Your bookmaker’s greyhound section is the most direct route for betting purposes. Every operator with BAGS coverage will display today’s fixtures automatically, ordered by start time. The limitation of using bookmaker platforms as your primary fixture source is that you see only the races they are covering — if a meeting is abandoned or a track has a technical issue and pulls out of BAGS for a day, the fixture simply disappears from the list without explanation. Having a Racing Post account as a backup reference prevents confusion.

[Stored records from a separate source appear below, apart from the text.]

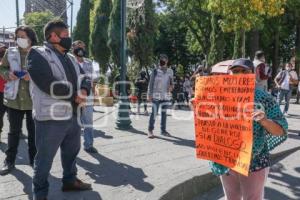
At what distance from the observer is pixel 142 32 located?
937 inches

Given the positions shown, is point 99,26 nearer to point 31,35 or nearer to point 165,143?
point 165,143

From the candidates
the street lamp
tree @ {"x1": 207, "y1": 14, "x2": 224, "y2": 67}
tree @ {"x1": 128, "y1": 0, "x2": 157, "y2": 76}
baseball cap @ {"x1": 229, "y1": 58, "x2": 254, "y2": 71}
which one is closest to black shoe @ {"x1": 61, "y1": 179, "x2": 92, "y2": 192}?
baseball cap @ {"x1": 229, "y1": 58, "x2": 254, "y2": 71}

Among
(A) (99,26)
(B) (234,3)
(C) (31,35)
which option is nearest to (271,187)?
(C) (31,35)

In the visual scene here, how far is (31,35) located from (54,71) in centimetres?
148

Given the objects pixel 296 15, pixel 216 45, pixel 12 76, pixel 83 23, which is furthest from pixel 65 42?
pixel 83 23

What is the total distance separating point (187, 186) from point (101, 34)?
26087mm

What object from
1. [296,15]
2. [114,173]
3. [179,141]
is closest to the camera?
[114,173]

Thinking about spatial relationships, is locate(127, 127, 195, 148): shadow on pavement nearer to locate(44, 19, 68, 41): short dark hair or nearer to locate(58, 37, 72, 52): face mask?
locate(58, 37, 72, 52): face mask

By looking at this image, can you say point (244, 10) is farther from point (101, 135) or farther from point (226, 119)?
point (226, 119)

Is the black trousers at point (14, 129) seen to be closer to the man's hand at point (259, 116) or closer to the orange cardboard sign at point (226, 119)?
the orange cardboard sign at point (226, 119)

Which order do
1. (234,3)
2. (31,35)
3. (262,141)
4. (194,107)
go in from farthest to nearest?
(234,3), (31,35), (194,107), (262,141)

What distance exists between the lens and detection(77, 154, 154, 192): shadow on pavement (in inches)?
214

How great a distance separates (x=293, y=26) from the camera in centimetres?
3444

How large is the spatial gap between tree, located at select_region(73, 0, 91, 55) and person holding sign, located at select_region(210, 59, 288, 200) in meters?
34.8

For planning purposes: BAGS fixtures typically start between 12:30 pm and 1:00 pm on weekdays and run continuously until around 10:30 pm. Saturdays carry BAGS in the afternoon but leave the evening schedule more open for non-BAGS meetings. Sundays vary more significantly by season. If you intend to specialise in specific tracks — which is the sensible long-term approach — it pays to note which tracks appear most frequently at which time slots, since form currency (how recently a dog has run) is more valuable when you can predict when a dog is likely to next appear.

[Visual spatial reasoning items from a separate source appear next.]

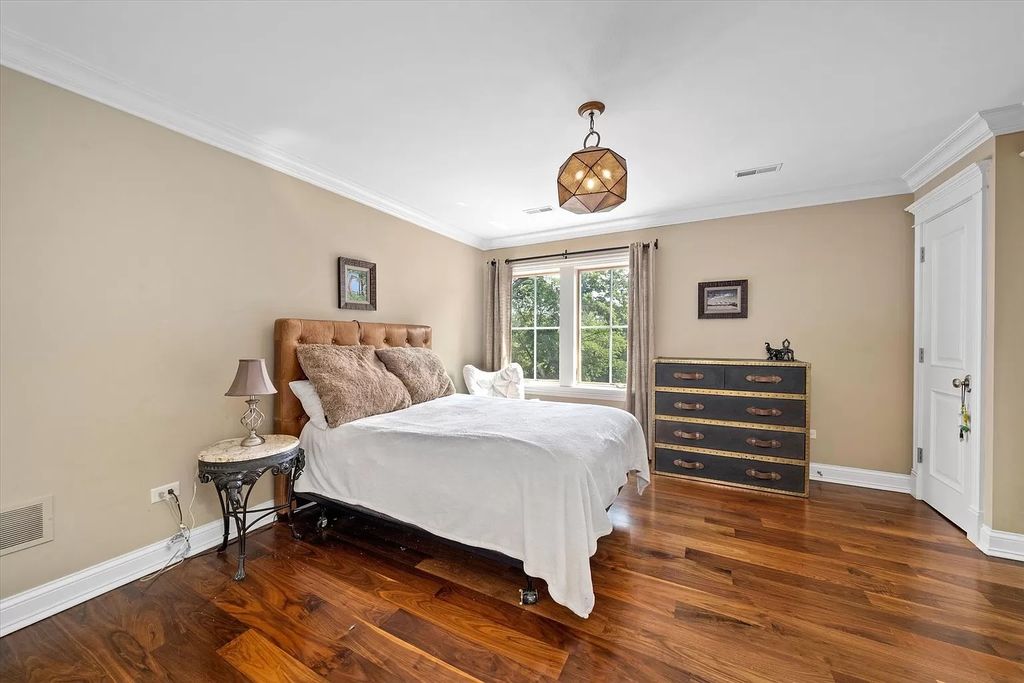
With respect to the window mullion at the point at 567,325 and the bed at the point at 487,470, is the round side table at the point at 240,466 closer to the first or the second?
the bed at the point at 487,470

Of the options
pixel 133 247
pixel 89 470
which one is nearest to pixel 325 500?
pixel 89 470

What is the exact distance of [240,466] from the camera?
206 cm

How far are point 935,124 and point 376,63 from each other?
10.7 feet

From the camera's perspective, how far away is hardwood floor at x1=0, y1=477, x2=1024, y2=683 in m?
1.51

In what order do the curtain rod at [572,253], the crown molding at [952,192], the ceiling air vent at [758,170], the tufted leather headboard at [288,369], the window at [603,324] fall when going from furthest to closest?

Some punters find it useful to set calendar alerts around specific BAGS venues rather than checking the fixture list daily. If Romford runs every Monday and Thursday evening as a matter of rota regularity, knowing that in advance allows you to prepare form notes the night before rather than scrambling through the card twenty minutes before the first race. That preparation gap is where the analytical edge either develops or evaporates. The punter who has already identified the three dogs worth watching at that meeting walks in with an advantage that no amount of pre-race form-scanning can replicate in the time available.

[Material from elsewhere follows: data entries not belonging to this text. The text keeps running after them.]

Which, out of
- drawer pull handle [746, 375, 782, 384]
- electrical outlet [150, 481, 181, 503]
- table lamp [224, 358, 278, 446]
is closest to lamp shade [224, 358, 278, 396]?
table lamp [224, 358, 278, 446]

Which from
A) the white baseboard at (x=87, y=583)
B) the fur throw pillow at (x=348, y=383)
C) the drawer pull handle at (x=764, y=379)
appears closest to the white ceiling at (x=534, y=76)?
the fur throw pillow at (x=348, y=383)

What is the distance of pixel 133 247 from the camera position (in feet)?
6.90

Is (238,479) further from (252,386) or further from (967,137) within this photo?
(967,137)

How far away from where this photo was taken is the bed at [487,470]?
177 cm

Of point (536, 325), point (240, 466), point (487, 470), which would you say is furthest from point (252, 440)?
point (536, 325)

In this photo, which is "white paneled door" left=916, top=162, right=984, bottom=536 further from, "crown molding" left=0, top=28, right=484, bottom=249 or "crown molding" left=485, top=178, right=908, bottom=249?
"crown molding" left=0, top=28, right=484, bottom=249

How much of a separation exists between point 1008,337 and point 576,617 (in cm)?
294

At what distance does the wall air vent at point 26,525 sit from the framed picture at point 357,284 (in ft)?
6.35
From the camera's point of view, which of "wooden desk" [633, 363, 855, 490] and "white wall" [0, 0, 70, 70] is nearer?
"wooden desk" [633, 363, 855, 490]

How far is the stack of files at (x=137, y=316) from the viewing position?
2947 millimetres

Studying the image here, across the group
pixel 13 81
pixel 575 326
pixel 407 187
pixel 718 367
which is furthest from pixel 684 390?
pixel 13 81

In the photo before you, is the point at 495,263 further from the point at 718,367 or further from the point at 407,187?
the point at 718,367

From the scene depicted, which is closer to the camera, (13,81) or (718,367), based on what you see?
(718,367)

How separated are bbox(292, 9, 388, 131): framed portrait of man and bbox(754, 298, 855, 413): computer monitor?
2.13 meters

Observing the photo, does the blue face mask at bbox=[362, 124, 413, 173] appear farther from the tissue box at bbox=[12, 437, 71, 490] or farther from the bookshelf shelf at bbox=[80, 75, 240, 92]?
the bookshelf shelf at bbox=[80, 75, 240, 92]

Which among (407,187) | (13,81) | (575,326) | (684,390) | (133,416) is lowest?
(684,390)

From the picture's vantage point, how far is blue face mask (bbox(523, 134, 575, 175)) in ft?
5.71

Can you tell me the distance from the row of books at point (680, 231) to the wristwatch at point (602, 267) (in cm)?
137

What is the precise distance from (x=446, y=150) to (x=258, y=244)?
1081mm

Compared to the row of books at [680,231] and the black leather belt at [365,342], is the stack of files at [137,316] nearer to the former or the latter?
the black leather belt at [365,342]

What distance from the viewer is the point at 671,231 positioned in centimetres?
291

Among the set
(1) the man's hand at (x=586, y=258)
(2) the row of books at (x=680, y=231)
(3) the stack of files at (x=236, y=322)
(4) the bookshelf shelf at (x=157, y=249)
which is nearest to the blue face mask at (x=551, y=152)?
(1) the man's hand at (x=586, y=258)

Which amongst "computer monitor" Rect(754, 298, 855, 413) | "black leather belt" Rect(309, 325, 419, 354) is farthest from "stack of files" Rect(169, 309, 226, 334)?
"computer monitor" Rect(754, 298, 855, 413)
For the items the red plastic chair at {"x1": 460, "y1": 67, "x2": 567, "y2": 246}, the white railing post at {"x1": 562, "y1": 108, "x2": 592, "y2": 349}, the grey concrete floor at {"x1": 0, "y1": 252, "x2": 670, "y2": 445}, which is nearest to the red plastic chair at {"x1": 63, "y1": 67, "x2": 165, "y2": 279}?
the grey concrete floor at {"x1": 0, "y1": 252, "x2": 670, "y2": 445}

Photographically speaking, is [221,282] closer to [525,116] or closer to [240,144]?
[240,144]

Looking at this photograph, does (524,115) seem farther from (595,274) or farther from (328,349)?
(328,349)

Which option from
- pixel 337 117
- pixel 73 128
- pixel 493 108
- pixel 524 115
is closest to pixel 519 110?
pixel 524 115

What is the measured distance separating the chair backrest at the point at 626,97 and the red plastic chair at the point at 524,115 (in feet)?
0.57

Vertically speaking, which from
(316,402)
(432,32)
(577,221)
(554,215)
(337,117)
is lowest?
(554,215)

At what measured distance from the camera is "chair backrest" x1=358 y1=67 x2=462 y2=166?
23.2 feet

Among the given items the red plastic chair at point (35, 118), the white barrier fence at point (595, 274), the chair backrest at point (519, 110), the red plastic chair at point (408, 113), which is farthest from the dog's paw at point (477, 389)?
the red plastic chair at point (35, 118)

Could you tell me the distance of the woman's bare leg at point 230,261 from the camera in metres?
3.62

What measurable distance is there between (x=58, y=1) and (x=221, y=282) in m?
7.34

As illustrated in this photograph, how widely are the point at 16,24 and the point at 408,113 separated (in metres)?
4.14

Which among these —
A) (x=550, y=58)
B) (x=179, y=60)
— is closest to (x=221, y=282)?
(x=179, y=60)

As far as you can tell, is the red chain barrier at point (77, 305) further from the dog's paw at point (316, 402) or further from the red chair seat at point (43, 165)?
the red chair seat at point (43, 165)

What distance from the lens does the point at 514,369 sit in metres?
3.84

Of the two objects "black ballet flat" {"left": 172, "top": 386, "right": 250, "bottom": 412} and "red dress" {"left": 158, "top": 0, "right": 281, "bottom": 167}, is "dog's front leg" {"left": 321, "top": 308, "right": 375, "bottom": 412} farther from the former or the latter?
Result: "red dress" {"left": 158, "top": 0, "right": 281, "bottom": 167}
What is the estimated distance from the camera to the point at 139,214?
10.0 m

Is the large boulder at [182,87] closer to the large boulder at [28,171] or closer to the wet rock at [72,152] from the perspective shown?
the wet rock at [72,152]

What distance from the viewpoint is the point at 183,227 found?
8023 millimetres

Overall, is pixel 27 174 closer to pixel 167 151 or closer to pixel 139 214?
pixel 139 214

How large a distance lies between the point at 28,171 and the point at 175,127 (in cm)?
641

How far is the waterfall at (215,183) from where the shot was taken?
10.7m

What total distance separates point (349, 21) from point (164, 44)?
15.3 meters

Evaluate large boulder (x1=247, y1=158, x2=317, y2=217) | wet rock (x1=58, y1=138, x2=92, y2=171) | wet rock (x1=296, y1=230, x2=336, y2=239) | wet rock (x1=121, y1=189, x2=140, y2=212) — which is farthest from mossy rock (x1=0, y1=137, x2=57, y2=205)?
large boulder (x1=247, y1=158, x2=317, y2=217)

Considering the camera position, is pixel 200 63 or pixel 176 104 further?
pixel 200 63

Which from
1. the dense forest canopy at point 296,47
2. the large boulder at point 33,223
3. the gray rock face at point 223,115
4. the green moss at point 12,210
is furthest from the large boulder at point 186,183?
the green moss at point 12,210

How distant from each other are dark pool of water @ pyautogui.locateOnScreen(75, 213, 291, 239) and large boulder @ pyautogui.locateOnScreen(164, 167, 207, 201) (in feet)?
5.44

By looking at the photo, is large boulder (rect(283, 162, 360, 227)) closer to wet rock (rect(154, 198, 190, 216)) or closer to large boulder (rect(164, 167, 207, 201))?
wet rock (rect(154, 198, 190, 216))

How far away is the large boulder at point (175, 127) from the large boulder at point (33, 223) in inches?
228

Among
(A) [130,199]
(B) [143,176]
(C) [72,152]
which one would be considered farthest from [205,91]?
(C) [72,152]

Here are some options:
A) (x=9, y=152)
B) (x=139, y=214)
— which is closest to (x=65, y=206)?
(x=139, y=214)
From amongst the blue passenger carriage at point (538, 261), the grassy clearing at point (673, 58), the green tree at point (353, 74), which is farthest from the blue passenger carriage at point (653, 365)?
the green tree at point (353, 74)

It is also worth knowing that fixture cancellations on BAGS tracks — due to weather, track maintenance, or mechanical failures — are handled differently from horse racing. There is no automatic rescheduling. The racing simply does not happen, and the bookmaker coverage switches to other available meetings. Weather rarely affects BAGS racing as dramatically as it does the turf code, since all major BAGS tracks use sand or similar all-weather surfaces. Track maintenance closures are typically announced a week or more in advance and are listed on the GBGB fixture schedule.
The Engine Room of Dog Betting
BAGS is, without much argument, the engine room of UK greyhound betting. It is what makes greyhounds a daily product rather than a weekend one, and it is what distinguishes the UK’s relationship with dog racing from virtually every other country. The sheer volume of BAGS fixtures — consistent, scheduled, graded — creates an environment where patient, methodical punters can build genuine expertise. The races are not glamorous. The prize money is modest. The dogs are workmanlike rather than exceptional. But for a punter who wants a real-data edge rather than a tip-sheet flutter, that is precisely the point.
Every form pattern you identify in BAGS racing is testable against a larger sample size than any other betting market in the UK. A trap-1 bias at Romford does not manifest itself once a season — it manifests across hundreds of races per year. That frequency is both the challenge and the opportunity. The punter who treats BAGS as background noise is essentially ignoring a market that rewards close attention. The one who builds a routine around it, track by track, grade by grade, is playing a different game entirely — and a more profitable one.
There is a certain irony in the fact that the most accessible, highest-volume betting product in British greyhound racing is also the least glamorous. BAGS never gets a Channel 4 broadcast slot. Its champions are anonymous to the general public. But it runs every day, and it pays out every day — and that, in the end, is exactly what a serious punter needs from a market.